O Natal são dois dias
O
Natal são dois dias a que se chega, quando se chega, por todos os outros dias
de caminho agreste e íngreme, pés descalços sobre os gelos polares ou sobre as
areias escaldantes dos desertos, o sofrimento vergando o dorso, a angústia
presa à solidão triste e decadente de uma face velha e enrugada, a desesperança
perdida no fundo dos olhos encovados, o brilho perdido na distância percorrida
sem o apoio de um bastão.
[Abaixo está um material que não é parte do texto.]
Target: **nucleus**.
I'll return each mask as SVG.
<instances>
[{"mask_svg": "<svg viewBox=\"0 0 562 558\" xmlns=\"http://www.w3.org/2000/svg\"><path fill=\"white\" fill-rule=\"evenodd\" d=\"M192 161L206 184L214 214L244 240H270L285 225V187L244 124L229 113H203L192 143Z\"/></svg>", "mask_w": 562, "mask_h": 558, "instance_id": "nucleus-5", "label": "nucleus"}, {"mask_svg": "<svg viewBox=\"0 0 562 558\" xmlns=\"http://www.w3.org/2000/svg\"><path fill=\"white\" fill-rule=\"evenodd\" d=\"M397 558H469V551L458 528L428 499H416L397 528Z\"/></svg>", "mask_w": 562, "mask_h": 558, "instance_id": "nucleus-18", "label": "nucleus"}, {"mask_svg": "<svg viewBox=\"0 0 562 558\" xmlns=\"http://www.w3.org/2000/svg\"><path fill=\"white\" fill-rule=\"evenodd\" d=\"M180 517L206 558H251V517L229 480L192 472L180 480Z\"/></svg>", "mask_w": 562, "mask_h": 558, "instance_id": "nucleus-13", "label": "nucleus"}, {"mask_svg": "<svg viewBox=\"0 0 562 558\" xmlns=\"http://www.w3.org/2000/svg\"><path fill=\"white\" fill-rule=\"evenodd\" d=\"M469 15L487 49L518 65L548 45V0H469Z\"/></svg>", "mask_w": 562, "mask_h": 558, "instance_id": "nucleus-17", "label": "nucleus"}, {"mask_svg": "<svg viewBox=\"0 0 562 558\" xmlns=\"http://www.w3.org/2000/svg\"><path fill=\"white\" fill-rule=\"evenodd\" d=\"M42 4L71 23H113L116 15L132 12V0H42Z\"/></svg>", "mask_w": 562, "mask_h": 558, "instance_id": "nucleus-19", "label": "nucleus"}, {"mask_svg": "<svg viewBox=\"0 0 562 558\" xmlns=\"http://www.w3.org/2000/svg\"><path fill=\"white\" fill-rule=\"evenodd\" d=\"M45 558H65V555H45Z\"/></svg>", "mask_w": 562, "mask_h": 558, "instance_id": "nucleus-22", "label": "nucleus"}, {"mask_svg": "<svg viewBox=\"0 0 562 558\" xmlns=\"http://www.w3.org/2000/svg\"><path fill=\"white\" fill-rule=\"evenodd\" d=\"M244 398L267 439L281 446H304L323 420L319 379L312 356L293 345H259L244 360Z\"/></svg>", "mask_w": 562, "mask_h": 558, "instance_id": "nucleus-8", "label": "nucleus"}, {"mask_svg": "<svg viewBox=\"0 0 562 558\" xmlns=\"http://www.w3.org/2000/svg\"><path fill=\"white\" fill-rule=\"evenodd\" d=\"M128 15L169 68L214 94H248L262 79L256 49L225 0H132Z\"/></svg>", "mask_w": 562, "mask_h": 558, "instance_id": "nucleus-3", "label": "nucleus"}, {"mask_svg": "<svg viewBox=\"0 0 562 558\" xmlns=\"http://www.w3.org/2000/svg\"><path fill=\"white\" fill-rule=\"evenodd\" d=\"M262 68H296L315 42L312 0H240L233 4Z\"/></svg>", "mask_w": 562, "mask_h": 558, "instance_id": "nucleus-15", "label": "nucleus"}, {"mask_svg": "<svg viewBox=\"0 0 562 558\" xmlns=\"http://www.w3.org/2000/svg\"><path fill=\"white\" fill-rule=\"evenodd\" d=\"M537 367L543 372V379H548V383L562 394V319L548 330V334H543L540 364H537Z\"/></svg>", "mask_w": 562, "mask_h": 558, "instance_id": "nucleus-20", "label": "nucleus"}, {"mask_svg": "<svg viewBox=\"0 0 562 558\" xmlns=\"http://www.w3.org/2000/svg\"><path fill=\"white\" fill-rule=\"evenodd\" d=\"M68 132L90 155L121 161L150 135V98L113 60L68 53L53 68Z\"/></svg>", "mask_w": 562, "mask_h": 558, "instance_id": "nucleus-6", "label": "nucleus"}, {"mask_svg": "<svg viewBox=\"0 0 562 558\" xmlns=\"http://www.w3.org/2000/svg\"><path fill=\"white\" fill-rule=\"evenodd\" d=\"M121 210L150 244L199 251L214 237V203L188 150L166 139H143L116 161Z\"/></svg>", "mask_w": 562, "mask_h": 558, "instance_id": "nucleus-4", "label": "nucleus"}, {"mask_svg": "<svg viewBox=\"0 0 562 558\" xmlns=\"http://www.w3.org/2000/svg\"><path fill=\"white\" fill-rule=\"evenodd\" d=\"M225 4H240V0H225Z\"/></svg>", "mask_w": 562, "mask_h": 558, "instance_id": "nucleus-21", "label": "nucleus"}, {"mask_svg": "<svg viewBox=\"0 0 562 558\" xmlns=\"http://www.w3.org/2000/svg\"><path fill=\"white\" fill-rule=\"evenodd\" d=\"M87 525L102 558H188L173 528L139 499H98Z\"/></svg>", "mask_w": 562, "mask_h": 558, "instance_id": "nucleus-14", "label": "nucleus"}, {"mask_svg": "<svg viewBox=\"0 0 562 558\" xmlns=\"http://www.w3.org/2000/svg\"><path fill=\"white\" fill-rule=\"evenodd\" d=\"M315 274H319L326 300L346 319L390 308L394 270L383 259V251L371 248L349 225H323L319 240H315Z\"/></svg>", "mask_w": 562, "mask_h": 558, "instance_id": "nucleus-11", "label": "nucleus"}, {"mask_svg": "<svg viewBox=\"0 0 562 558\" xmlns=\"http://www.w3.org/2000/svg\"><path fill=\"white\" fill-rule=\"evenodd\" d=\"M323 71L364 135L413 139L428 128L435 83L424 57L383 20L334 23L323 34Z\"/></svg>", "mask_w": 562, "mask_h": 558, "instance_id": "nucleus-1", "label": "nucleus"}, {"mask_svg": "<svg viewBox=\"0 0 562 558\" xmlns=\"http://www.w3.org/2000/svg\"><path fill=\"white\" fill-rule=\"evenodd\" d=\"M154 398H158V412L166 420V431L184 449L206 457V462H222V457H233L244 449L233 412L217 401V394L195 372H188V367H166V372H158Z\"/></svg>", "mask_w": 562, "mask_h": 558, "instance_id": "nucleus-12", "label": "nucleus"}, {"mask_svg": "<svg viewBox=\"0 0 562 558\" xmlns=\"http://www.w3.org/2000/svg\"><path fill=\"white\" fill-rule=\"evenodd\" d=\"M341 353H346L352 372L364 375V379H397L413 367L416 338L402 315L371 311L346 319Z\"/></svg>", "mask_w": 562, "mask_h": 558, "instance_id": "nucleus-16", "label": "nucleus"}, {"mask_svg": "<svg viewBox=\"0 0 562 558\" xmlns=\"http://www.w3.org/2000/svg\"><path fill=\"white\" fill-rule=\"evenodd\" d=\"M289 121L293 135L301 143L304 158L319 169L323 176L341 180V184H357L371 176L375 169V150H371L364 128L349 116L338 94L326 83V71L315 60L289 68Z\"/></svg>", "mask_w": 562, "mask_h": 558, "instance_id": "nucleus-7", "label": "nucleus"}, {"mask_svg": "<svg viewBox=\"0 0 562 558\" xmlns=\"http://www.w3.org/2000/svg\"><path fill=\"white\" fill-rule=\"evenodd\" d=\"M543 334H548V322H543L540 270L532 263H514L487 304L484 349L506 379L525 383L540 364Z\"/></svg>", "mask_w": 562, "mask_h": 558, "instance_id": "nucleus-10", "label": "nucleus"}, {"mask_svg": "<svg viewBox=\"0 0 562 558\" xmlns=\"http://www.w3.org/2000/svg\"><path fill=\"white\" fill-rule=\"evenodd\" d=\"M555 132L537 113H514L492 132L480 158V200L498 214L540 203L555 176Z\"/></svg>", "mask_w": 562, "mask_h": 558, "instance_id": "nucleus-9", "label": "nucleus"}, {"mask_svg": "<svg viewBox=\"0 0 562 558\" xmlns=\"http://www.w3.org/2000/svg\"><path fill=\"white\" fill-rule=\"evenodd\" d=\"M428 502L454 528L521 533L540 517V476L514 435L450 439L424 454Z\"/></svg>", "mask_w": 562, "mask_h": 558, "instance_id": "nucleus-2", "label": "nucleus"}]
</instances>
As civilizações modernas e solidárias, as guerras que
alastram e os lucros que geram, a proclamação dos direitos do homem e da
criança, uns e outros caídos mortos pela berma dos dias, à míngua de alimento e
de um só gesto de humanidade.
Num
ápice, o gume mortal de um ano que se festeja, champanhe de Reims em cristais
de origem impronunciável, os mesmos direitos do homem e da criança, vasculhando
os dejectos das mesas dos ditos mais favorecidos, à procura de um resto de
alimento que lhes dê vida por mais um dia, apenas um dia de cada vez, sem
paredes onde se pendurem calendários e onde os relógios de luxo presos ao pulso
sejam apenas adornos desconhecidos,
estranhos e inúteis.
Há
um rio de sangue que me corre pelo peito, que me sufoca, que me deixa secas
todas as lágrimas tristes e silenciosas que não são mais nem rio, nem estuário,
nem delta, nem do Okavango que, imenso, se perde conformado e silencioso sobre
as areias do deserto que é a África inteira. Tanta gente que não teve berço nem
sapatos, que não tem um pataco diário para sobreviver, que não teve um livro e
um destino. E que sucumbe ao golpe letal do punhal implacável que são as doze
badaladas da meia noite e uma dúzia de simbólicas passas de uva para dar sorte
a quem volteia nos salões de dança ao
som de sucessos efémeros e vazios.
O
Natal são dois dias, o Ano Novo são todos os outros. São nenhuns!